### SOURCE PASSAGE
══════════════════════════════

Resource Allocation Management
Recommendation 1: Set the Topic partition count appropriately to avoid throughput bottlenecks and wastage
The number of Kafka Topic partitions affects the production and consumption throughput a Topic can support. To ensure message order, messages with the same partition key are sent to the same partition, and each Kafka partition can only be processed by one consumer. AutoMQ is built on object storage, which, compared to Apache Kafka’s local file architecture, can support several times the partition performance under the same cluster scale. Additionally, AutoMQ does not charge for partitions. When allocating partitions using AutoMQ, there’s no need to consider costs. You only need to evaluate the appropriate number of partitions based on the estimated partition throughput performance (AutoMQ’s single partition write throughput limit is 4MB/s) to avoid having to expand partitions later when business volume increases. The number of partitions does not need to be a multiple of the number of nodes, as AutoMQ will automatically balance the partitions.Recommendation 2: For platform-based application scenarios, enable ACL to achieve strict upstream and downstream access control
In platform-based scenarios, such as real-time computing platforms, it is recommended to enable ACL when using Kafka to achieve fine-grained resource control. Once resource control is enabled, Kafka clients must authenticate to access specific Topics and Groups. The benefits of this approach are as follows:- It prevents business parties from arbitrarily creating new Topics and other resources, which can lead to resource abuse and governance issues.
- It helps avoid subscription chaos and impacts on load balancing caused by different business parties sharing Consumer Groups.
- By identifying Topics and Consumer Groups, it becomes easier to identify related subscribers and upstream and downstream business groups, facilitating business governance.
Producer Application
Recommendation 1: For Kafka Producer clients version 2.1 or lower, set the retry count
Producer applications need to check the SDK version. If the current version is less than 2.1, it is necessary to manually set the retry count to ensure automatic retries in case of message send failures. This helps avoid failures caused by server maintenance, self-balancing, etc. Retry parameter settings can be referenced as follows:Recommendation 2: Optimize the batch parameters of the Producer to avoid excessive QPS consumption by fragmented requests
Kafka is a stream storage system designed for high throughput scenarios. The most typical use case for Kafka is to improve the efficiency and throughput of data transmission through batching. In the process of sending messages by the Producer, it is necessary to set the batching parameters reasonably to avoid the following situations:- Avoid sending only one message per request: If the Producer sends only one message per request, it will generate a large number of Produce requests, consuming server-side CPU and degrading cluster performance.

══════════════════════════════

### RECORD SET
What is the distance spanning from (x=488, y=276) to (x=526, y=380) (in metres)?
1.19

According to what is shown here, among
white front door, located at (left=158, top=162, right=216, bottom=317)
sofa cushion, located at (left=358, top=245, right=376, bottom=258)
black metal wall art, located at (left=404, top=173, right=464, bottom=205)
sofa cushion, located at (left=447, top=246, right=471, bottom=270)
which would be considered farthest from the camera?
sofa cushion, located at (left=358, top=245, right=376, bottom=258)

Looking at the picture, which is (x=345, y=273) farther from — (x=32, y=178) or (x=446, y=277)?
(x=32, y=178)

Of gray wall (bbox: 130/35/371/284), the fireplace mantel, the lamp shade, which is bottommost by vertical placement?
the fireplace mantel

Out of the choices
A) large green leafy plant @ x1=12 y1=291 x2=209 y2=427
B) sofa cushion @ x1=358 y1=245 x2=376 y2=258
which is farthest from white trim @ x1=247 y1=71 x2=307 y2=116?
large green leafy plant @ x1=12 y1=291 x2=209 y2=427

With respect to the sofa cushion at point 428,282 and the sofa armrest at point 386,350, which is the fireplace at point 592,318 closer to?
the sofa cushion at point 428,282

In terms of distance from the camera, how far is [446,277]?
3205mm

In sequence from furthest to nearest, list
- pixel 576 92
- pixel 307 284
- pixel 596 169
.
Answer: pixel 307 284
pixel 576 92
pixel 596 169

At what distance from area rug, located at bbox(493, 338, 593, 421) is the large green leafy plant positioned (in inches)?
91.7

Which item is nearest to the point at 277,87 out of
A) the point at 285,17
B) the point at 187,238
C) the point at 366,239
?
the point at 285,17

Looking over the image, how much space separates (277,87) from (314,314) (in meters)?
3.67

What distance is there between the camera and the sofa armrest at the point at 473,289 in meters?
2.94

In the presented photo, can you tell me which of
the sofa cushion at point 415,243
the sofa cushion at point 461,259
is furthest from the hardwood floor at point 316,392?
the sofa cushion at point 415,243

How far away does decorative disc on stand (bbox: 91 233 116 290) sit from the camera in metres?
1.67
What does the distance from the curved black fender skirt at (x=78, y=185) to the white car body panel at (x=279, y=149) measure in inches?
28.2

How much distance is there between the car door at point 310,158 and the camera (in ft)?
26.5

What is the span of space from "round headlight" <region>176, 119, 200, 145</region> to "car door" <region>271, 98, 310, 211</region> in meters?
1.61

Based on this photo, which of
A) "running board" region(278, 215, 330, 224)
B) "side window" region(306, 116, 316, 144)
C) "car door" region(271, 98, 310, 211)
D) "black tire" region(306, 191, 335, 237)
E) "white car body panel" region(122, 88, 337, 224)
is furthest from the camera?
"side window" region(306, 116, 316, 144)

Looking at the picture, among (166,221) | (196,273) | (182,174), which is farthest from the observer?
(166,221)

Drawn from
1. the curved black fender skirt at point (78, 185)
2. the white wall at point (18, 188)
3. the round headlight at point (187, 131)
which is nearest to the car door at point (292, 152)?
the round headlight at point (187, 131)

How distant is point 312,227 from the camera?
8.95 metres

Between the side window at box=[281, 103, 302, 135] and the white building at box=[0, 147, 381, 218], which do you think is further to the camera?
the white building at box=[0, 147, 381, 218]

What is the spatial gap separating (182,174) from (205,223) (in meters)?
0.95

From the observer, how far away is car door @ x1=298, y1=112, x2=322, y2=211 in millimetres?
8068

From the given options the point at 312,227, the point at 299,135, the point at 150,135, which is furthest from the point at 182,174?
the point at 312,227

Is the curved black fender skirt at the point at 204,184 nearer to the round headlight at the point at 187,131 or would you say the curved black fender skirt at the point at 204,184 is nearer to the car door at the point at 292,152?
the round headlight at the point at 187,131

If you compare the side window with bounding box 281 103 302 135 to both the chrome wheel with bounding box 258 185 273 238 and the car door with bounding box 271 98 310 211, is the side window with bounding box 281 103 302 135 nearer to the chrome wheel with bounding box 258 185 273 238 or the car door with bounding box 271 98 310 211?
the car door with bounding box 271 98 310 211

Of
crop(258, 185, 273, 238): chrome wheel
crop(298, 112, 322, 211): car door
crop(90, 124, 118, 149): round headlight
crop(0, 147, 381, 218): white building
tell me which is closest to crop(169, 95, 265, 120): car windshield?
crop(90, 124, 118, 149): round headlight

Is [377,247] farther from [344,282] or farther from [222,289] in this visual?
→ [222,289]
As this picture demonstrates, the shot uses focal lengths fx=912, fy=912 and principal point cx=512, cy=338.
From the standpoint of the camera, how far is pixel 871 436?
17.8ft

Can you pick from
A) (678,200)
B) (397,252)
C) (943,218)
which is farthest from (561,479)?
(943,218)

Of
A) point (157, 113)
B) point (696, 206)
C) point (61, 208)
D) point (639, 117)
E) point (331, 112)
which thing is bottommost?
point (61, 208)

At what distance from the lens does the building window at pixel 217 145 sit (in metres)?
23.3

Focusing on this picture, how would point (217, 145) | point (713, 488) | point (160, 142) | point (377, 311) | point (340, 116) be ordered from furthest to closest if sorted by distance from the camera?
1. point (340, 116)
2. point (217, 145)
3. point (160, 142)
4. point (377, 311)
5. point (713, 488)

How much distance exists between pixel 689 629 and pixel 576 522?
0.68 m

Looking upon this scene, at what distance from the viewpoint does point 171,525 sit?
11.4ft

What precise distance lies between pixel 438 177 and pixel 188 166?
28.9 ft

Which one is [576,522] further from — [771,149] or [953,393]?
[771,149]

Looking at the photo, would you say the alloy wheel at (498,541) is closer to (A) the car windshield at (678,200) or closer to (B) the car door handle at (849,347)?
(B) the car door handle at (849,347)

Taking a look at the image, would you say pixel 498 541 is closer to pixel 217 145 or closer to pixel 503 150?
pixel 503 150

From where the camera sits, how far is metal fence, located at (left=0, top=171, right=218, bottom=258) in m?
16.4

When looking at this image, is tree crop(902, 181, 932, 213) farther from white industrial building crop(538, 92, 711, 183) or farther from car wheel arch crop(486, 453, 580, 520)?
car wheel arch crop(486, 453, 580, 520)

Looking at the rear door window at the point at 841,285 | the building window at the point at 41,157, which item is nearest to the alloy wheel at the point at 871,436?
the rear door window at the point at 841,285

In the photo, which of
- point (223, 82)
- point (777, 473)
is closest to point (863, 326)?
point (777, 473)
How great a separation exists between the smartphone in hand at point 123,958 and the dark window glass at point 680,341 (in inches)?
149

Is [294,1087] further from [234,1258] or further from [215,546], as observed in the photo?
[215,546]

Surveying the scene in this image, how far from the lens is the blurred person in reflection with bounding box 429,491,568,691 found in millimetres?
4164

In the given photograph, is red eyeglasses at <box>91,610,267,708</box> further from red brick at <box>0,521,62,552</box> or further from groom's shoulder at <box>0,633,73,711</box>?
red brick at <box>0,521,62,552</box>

══════════════════════════════

### PROBLEM TO SOLVE
Reproduce verbatim everything in the Kafka recommendations text above, from "- By identifying" down to "facilitating business governance.".

### ANSWER TO THIS PROBLEM
- By identifying Topics and Consumer Groups, it becomes easier to identify related subscribers and upstream and downstream business groups, facilitating business governance.